Whether or not they decide to do so remains to be seen. It will be another ten days at least before that decision is reached.
But whether or not Zitto is allowed to keep his Chadema membership card, the complete breakdown of relations between Zitto and Mbowe has major implications for their respective careers, for Chadema, and for Tanzanian politics as a whole.
So what are those implications?
First, this hurts Chadema. Badly. They will miss his contribution; Zitto was one of their big hitters, better than any others at pulling in the youth vote, connecting the party to the small but influential online crowd, and representing the party on a global stage. Chadema with Zitto in a leading role could have challenged CCM hard in 2015. Without Zitto, they have no chance.
On top of which, they look bad for how they have dealt with this issue. One of the main justifications of Zitto’s allies for a change of party leadership was that Mbowe and his inner circle did not listen. Their reaction to the Strategy for Change document seems to confirm these claims. In much the same way, it hurts Mbowe.
That’s not to say I don’t understand Mbowe’s dilemma. Zitto’s ambition and popularity were a genuine threat to him, and Zitto was unwilling to compromise his principles for the good of the party. Zitto’s strategy (and that of his allies) to challenge for the leadership was arguably the beginnings of an internal party coup. No party leader, anywhere, would be happy with that.
It’s tough at the top: as the party grew more viable, there was more for individual politicians with their personal ambitions to fight over. Mbowe in 2005 and Slaa in 2010 knew in their hearts that they couldn’t become president, but the party’s candidate for 2015 stands a chance. (Stood a chance). On this count, they’ve failed to overcome that challenge.
Second, CCM are delighted. Just as their status as the country’s ruling party looked to be under more serious challenge than ever before, their challengers shoot themselves in the foot. Look at January Makamba’s twitter activity over the past few days – he can’t contain his joy. Nor can the CCM-owned Uhuru newspaper – see front pages from Saturday and Monday. In contrast, Chadema’s media strongholds, Tanzania Daima and Jamii Forums, are on the defensive as never before.
There are even some cynics arguing that CCM have engineered these problems for Chadema, and it’s not impossible. “We are trying our best to help them,” explained the official CCM Twitter account. High on adrenaline and success and flirting with a dangerous truth, or just an unfortunate choice of words? I will let you be the judge.

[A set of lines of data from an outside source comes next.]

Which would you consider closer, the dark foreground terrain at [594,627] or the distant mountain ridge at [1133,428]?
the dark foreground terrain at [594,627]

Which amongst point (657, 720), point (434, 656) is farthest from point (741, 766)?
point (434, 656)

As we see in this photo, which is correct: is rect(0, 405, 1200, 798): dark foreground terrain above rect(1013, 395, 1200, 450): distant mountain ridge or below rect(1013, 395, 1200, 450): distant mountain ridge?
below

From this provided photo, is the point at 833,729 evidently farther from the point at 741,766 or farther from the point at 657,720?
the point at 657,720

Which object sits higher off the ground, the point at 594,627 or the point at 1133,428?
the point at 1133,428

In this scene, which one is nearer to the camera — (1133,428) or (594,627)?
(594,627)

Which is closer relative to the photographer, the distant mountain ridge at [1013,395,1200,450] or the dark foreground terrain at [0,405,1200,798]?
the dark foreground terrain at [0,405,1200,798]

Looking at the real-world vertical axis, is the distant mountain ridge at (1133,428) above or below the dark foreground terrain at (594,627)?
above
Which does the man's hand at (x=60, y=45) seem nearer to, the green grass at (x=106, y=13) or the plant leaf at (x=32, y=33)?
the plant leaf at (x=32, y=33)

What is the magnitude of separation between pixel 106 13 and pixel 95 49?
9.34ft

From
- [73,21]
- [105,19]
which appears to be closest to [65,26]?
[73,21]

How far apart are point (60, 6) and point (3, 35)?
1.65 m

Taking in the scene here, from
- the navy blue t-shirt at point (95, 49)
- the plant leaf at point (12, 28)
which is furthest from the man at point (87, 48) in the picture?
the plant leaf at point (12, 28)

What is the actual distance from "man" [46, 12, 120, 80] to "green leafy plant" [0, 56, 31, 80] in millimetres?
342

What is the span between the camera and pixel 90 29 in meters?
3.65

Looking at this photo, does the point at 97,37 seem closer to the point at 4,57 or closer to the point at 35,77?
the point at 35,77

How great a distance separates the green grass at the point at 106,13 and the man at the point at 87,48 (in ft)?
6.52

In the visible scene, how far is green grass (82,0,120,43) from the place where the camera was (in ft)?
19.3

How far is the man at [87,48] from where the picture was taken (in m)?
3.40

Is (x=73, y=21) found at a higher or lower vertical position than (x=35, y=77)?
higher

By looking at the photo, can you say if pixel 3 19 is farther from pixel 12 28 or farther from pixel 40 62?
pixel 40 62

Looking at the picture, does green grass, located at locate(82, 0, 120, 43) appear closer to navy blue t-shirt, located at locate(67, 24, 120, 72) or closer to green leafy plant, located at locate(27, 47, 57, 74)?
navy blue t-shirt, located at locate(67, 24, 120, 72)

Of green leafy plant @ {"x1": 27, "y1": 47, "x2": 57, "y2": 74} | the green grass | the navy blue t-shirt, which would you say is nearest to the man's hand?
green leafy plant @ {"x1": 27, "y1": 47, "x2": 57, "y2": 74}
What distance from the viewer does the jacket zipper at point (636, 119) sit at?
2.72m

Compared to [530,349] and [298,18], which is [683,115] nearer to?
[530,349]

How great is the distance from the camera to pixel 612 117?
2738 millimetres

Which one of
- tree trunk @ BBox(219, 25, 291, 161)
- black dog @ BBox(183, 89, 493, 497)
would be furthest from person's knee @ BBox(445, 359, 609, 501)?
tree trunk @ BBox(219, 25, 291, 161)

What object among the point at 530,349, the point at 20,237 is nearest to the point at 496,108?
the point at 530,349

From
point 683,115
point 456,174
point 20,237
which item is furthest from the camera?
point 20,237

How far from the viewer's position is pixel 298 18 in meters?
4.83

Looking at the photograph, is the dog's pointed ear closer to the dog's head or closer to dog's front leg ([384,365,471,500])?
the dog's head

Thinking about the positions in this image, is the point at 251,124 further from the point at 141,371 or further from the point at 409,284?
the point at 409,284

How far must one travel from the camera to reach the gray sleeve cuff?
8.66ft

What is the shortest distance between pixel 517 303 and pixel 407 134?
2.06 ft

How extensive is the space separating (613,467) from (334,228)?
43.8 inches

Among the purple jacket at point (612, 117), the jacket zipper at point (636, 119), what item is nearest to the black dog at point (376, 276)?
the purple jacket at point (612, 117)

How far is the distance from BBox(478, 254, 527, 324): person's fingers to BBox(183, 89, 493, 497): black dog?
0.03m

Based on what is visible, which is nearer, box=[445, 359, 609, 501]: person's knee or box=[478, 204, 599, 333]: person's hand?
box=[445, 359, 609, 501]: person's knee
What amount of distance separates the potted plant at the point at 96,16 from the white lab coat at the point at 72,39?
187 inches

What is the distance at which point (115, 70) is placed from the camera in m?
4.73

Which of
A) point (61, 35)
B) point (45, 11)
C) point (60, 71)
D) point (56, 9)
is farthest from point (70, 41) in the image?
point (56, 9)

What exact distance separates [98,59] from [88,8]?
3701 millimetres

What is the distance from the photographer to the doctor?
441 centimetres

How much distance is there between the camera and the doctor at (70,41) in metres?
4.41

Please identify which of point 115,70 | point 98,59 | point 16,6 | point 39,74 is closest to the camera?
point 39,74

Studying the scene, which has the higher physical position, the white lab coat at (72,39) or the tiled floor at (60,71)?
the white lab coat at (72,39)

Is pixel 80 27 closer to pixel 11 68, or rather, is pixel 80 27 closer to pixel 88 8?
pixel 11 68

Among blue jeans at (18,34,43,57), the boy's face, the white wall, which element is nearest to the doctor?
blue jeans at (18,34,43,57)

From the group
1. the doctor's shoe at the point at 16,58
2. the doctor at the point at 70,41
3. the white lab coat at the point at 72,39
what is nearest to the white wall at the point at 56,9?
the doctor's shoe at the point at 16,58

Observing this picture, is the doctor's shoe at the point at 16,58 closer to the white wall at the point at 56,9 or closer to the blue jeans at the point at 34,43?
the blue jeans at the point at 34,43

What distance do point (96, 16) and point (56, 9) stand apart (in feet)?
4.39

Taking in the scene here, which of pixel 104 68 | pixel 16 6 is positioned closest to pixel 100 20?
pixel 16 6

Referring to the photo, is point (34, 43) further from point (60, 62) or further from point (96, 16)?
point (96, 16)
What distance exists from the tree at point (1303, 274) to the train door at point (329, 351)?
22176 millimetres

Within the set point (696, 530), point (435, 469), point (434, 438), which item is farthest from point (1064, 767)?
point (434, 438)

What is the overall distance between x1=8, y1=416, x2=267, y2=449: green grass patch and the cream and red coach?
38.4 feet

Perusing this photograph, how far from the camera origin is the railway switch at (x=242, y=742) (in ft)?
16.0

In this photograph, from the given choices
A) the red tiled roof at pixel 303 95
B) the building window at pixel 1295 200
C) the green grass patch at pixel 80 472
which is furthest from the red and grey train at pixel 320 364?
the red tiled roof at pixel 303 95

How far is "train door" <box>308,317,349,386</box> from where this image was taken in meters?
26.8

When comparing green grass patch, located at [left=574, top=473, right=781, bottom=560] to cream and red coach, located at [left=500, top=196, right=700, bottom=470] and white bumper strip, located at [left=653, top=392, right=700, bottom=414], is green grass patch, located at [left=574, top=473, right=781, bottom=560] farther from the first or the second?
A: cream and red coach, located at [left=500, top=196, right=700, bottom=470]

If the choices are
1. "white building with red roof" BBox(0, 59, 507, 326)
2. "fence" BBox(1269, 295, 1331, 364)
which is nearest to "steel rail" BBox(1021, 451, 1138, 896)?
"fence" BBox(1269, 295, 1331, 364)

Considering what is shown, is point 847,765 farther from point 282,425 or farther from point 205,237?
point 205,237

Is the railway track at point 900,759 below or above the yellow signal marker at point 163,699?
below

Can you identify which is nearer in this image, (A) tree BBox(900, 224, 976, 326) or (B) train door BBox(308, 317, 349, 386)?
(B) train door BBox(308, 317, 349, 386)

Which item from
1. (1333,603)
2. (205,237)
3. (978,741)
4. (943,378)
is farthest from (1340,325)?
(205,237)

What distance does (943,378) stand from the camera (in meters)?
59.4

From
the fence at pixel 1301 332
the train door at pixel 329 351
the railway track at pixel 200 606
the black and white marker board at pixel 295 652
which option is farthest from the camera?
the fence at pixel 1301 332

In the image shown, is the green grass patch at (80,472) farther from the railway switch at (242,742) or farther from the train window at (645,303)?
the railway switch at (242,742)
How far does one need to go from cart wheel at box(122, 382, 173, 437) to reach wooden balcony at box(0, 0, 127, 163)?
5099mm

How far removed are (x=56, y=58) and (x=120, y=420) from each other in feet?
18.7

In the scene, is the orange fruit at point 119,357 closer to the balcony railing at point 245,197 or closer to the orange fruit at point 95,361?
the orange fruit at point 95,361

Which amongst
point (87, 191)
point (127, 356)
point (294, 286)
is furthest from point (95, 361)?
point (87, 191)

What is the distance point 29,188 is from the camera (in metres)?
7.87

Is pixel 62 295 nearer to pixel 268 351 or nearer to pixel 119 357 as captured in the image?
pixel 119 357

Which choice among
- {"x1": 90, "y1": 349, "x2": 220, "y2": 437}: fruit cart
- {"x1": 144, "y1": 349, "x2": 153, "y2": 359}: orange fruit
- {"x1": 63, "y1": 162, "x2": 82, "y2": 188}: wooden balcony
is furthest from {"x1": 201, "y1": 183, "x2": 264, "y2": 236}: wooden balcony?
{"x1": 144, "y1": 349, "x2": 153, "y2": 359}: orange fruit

Third, and most significantly, this hurts Tanzania. I have long complained about the unashamedly pro-government reporting of the government-owned Daily News, but in this case, the paper has got it just right. “Let Chadema stay put for the sake of democracy,” was their editorial headline on Sunday. “We need a strong opposition to keep pricking the government of the day into action for the development of the nation.” The Guardian agrees.
Democracy is a messy process and politics often has a bad name, but it remains the best way of keeping governments honest. A healthy democracy needs a healthy opposition.
What will happen next is much harder to answer. This story is far from over.
But one thing is for certain: Zitto will be back. There are very few with his commitment, ambition and ability. He is an inspiration to many, who will follow wherever he decides to lead. Indeed, he may well be back soon. If Mbowe and co. decide they are better off with Zitto inside their tent pissing out than on the outside pissing in, he may yet keep his card. And he may yet find a way of challenging for the party chairmanship and presidential nomination.
He may have to delay his presidential ambitions, he may have to spend some time off the front line. But I would not bet against him being back in the game within weeks or even days. I would not want to be Freeman Mbowe right now.